Spatial reasoning records:
* * *
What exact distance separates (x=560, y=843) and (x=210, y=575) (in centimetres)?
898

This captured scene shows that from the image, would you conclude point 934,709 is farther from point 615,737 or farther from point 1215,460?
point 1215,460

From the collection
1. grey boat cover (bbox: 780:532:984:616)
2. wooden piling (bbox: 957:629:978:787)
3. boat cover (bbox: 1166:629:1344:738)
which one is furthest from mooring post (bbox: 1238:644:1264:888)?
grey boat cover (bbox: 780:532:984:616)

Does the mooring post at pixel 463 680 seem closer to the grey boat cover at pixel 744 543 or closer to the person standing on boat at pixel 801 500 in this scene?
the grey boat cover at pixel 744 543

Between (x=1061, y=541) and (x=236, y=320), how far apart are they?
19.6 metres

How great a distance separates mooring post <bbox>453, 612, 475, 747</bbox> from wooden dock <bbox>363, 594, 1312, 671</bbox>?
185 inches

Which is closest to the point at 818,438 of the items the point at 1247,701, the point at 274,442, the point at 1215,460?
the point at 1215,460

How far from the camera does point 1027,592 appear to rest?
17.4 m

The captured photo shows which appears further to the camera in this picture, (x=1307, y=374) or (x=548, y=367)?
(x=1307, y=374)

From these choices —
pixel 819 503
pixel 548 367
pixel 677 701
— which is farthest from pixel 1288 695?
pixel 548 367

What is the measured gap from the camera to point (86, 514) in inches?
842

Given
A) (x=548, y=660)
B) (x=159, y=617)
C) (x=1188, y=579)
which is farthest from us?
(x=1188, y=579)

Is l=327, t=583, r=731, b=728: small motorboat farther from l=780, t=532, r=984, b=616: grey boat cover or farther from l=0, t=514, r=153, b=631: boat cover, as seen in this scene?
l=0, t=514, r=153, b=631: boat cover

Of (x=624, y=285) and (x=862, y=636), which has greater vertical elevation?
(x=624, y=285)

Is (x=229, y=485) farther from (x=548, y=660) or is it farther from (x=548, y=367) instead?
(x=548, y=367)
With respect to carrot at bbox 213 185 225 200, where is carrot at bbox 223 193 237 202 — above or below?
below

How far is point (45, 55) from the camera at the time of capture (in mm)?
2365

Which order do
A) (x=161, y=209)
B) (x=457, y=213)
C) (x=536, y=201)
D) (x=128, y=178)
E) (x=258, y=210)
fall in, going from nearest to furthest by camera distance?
* * *
Stated task:
Reproduce every one of the records above verbatim, keeping each line unchanged.

Answer to the task:
What exact distance separates (x=560, y=843) and (x=210, y=575) (in centimetres)?
898

This captured scene shows that from the image, would you conclude point 934,709 is farther from point 615,737 or farther from point 1215,460?
point 1215,460

From the collection
1. grey boat cover (bbox: 780:532:984:616)
2. wooden piling (bbox: 957:629:978:787)
3. boat cover (bbox: 1166:629:1344:738)
which one is furthest from mooring post (bbox: 1238:644:1264:888)?
grey boat cover (bbox: 780:532:984:616)

Does the mooring post at pixel 463 680 seem closer to the grey boat cover at pixel 744 543 or closer to the person standing on boat at pixel 801 500 in this scene?
the grey boat cover at pixel 744 543

Between (x=1061, y=541) and (x=236, y=320), how far apart are they?
19.6 metres

How great a distance separates mooring post <bbox>453, 612, 475, 747</bbox> from wooden dock <bbox>363, 594, 1312, 671</bbox>?
185 inches

Which is closest to the point at 818,438 of the items the point at 1247,701, the point at 274,442, the point at 1215,460?
the point at 1215,460

How far from the camera does point 1027,592 appear to rest?
17.4 m

The captured photo shows which appears further to the camera in this picture, (x=1307, y=374) or (x=548, y=367)?
(x=1307, y=374)

From these choices —
pixel 819 503
pixel 548 367
pixel 677 701
— which is farthest from pixel 1288 695?
pixel 548 367

What is the measured gap from the camera to point (86, 514) in inches?
842

Given
A) (x=548, y=660)
B) (x=159, y=617)
C) (x=1188, y=579)
which is farthest from us?
(x=1188, y=579)

Is l=327, t=583, r=731, b=728: small motorboat farther from l=780, t=532, r=984, b=616: grey boat cover or farther from l=0, t=514, r=153, b=631: boat cover, as seen in this scene?
l=0, t=514, r=153, b=631: boat cover

Of (x=624, y=285) and (x=862, y=636), which has greater vertical elevation?
(x=624, y=285)

Is (x=229, y=485) farther from (x=548, y=660) or is it farther from (x=548, y=367) instead?
(x=548, y=367)
With respect to carrot at bbox 213 185 225 200, where is carrot at bbox 223 193 237 202 — above or below?
below

How far is point (45, 55) from the camera at the time of capture (in mm)?
2365

Which order do
A) (x=161, y=209)
B) (x=457, y=213)
C) (x=536, y=201)
D) (x=128, y=178)
E) (x=258, y=210)
fall in, going from nearest to furthest by camera distance?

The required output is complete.